• Source data:
● ● ● ●
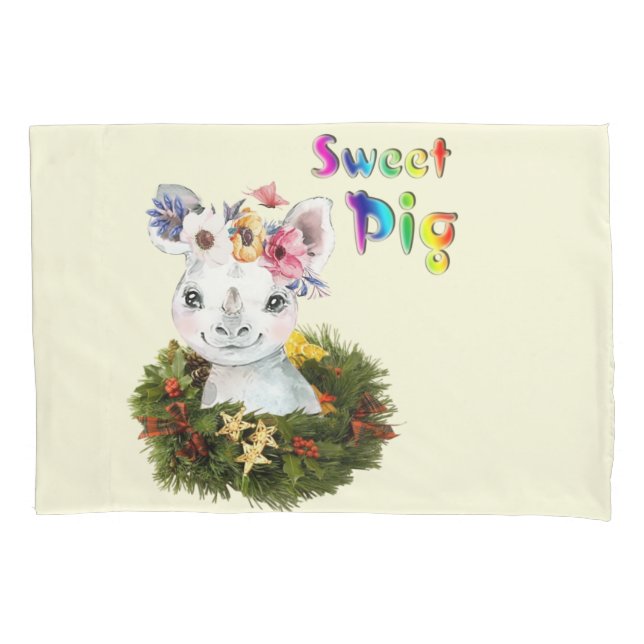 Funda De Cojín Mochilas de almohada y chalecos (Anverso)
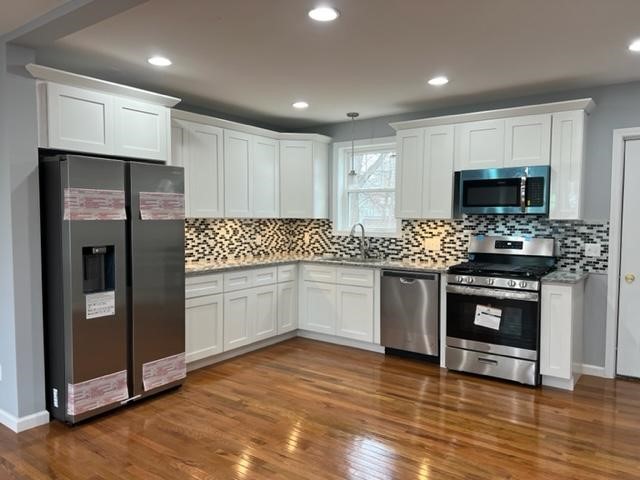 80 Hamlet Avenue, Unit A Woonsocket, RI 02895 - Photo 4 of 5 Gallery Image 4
● ● ● ●
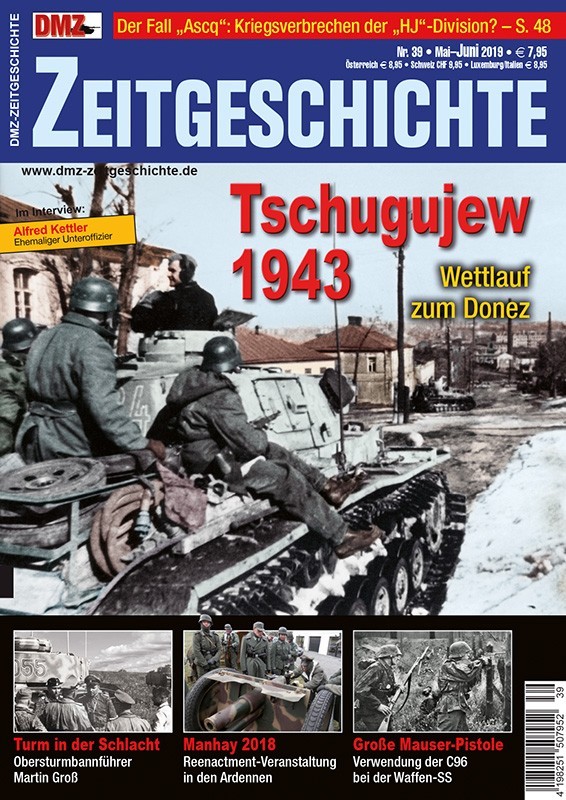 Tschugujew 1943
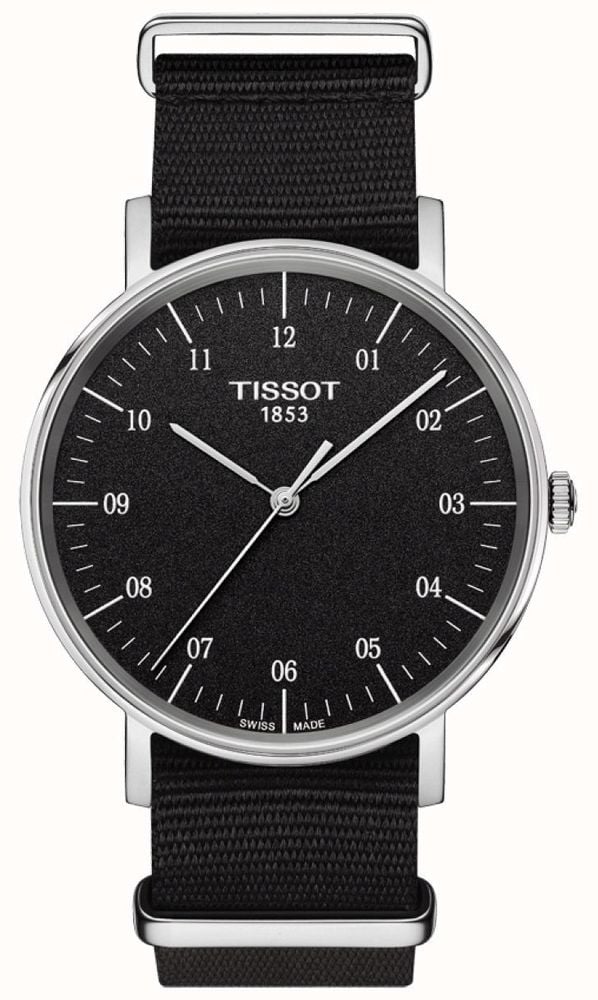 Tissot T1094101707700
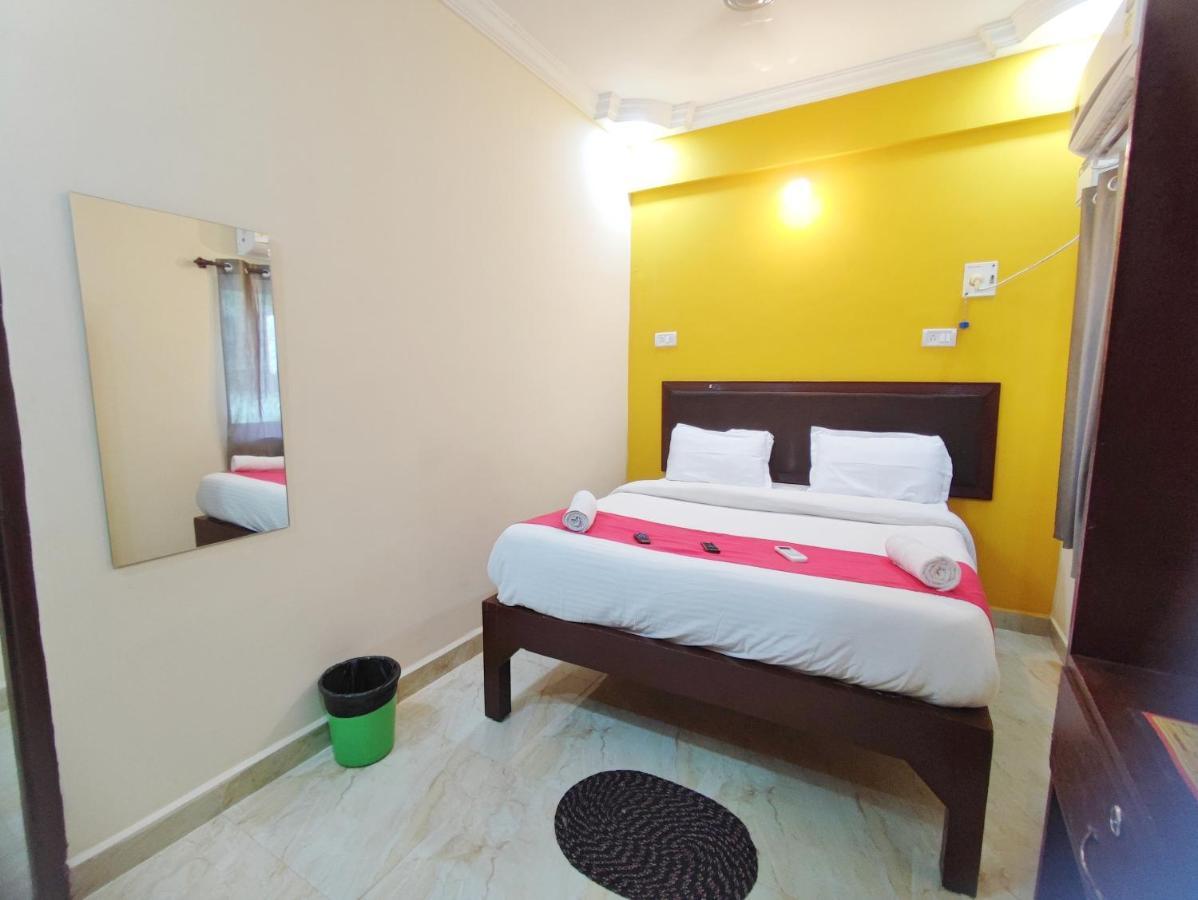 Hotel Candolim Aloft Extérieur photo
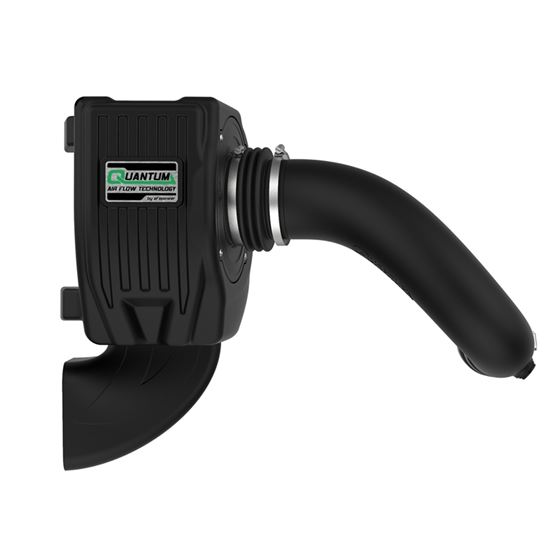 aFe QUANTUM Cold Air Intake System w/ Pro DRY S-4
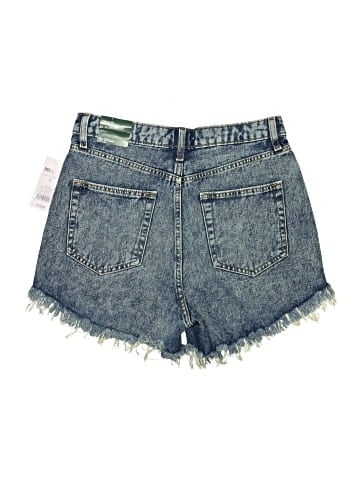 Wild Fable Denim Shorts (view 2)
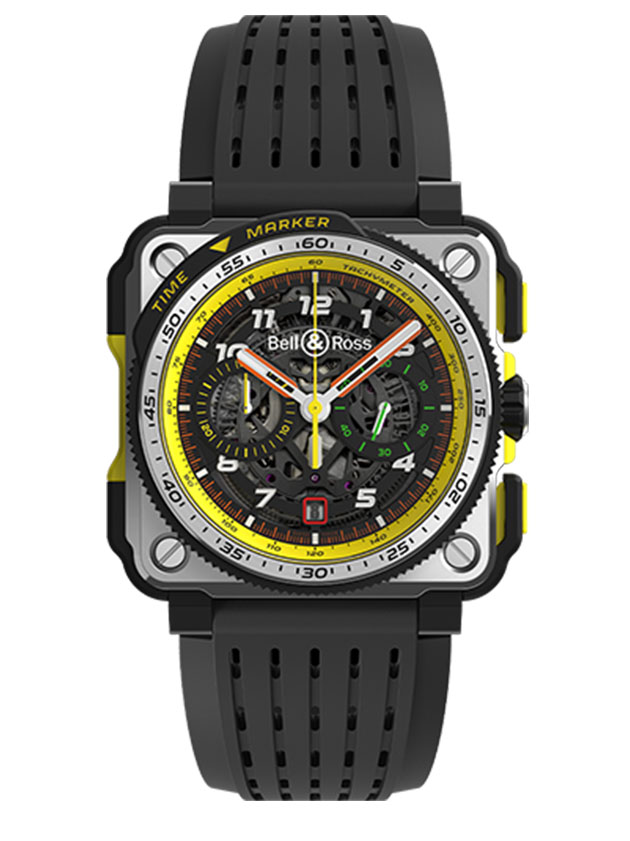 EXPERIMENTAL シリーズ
● ● ● ●
• Activity:
Could you give everything from the item containing "Tschugujew 1943" down to the item containing "EXPERIMENTAL シリーズ", both ends included, as a numbered list with no blank lines and the pictures left out?

• Result for this task:
1.  Tschugujew 1943
2.  Tissot T1094101707700
3.  Hotel Candolim Aloft Extérieur photo
4.  aFe QUANTUM Cold Air Intake System w/ Pro DRY S-4
5.  Wild Fable Denim Shorts (view 2)
6.  EXPERIMENTAL シリーズ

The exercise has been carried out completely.